■ Text

◇ ◇ ◇ ◇

Construction of the very first module of my new layout officially started on March 19, 2021, with the arrival of ten sheets of 24" x 36" Gatorfoam board. These sheets are 3/16" thick. I would have preferred 1/2"-thick sheets, but for the same price that I'd get ten of the thinner sheets, I would only get three 1/2" sheets. What I need more is quantity of sheets rather than thickness of sheets, for the structural integrity of the module. So, the Design page shows how I designed the module using 3/16"-thick sheets. The sheets were extremely well packaged. There was an outer shipping box, and what you see here are the sheets in their inner shipping box. They used regular foamboard material to protect each of the corners. I experienced no damage and am very happy with my purchase.
(external link: Artgraphics)

Here are the ten sheets. They are nice and straight and flat. As far as stiffness is concerned, I would say they are about the same as 1/4" plywood; pretty tough.

◇ ◇ ◇ ◇

■ Data block
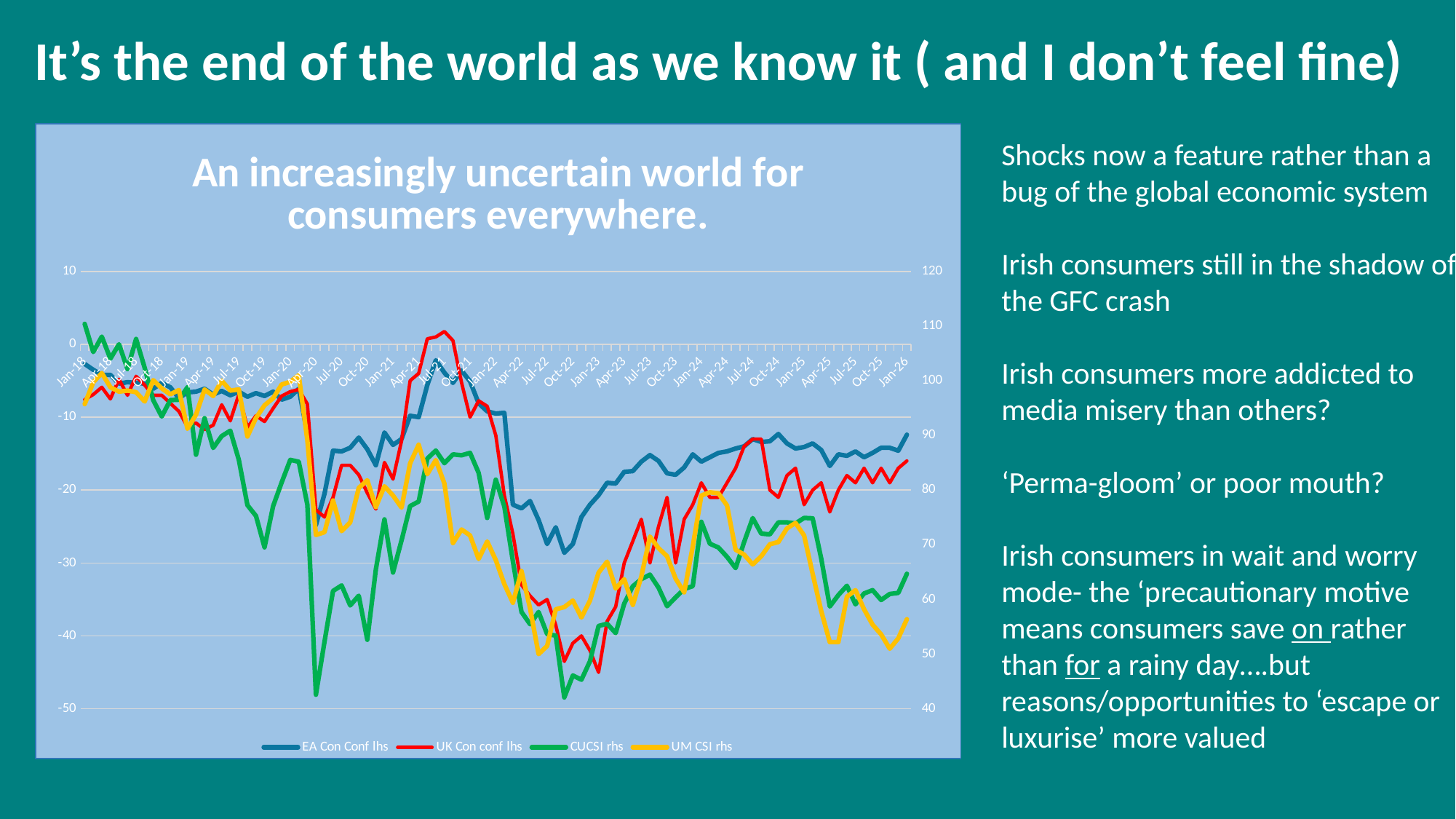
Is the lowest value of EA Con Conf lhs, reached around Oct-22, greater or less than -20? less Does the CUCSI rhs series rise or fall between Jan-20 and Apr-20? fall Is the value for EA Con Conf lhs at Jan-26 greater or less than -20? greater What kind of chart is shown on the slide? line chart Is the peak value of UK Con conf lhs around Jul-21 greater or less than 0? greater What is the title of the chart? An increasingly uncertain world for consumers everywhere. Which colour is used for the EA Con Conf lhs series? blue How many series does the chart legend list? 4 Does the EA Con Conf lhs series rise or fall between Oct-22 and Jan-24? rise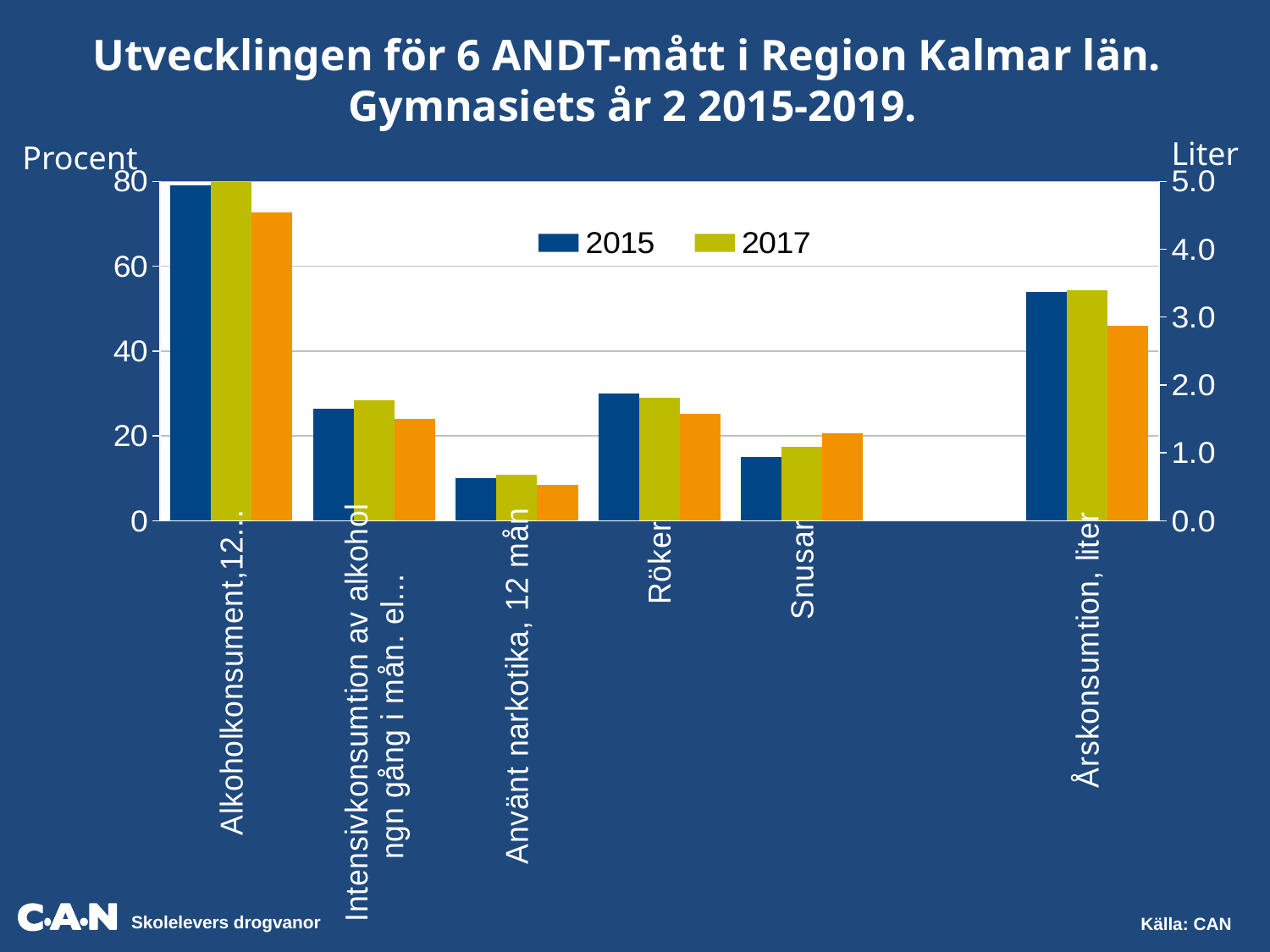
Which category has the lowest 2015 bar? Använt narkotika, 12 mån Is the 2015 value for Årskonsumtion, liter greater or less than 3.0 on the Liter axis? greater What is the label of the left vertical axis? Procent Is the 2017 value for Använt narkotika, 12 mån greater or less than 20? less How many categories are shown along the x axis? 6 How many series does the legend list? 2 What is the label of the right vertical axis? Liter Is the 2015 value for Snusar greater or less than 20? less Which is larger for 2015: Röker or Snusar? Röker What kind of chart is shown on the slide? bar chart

◇ ◇ ◇ ◇

■ Required action A
Please answer these questions about the Gatorfoam module text above:
(i) On what date did construction of the first module officially start?
(ii) What material protected each corner of the sheets in the inner shipping box?
(iii) What does the writer compare the sheets' stiffness to?
■ Required action B
Continue the Gatorfoam module text above with the next few sentences, picking up after its last sentence.

■ Expected output A
(i) March 19, 2021
(ii) Regular foamboard material
(iii) About the same as 1/4" plywood

■ Expected output B
After spending time completing the design diagrams, I officially started the construction of the first module on March 27, 2021. The first step was to create the 48" long side panels. Since the sheets I bought are only 36" long, I had to cut a second piece. What you are seeing in this photo is my actual set-up for cutting the second piece to the correct length. The side panels fit in between the front and back panel. So, I have those two panels leaning up against the tablesaw fence, then placed against those is the second piece, and the full 36" piece. The tablesaw fence is set at 48", so that I could then use the sawblade to mark off where the long piece is to be cut.

One thing I learned very quickly about working with this material is that the wood veneer layers stick out ever so slightly from the foam layer itself. So, if you want good, solid glue connections, be sure to trim all of the factory edges a tiny bit.

One other thing I learned was to use gloves while sliding this stuff through the table saw. The veneer edge can leave some pretty serious paper-cuts on your fingers (ask me how I know, and why it is painful for me to sit here and type on the keyboard!).

With the long side pieces cut to length, and then glued end-to-end, and letting that dry overnight, I set about to cut the two handles I had designed into the side panels. I used a 1-inch Forstner bit to drill the two holes very carefully at the ends of the handle opening, and then cut the material in between away with a couple of extra passes of the bit. The remaining material was removed with a knife.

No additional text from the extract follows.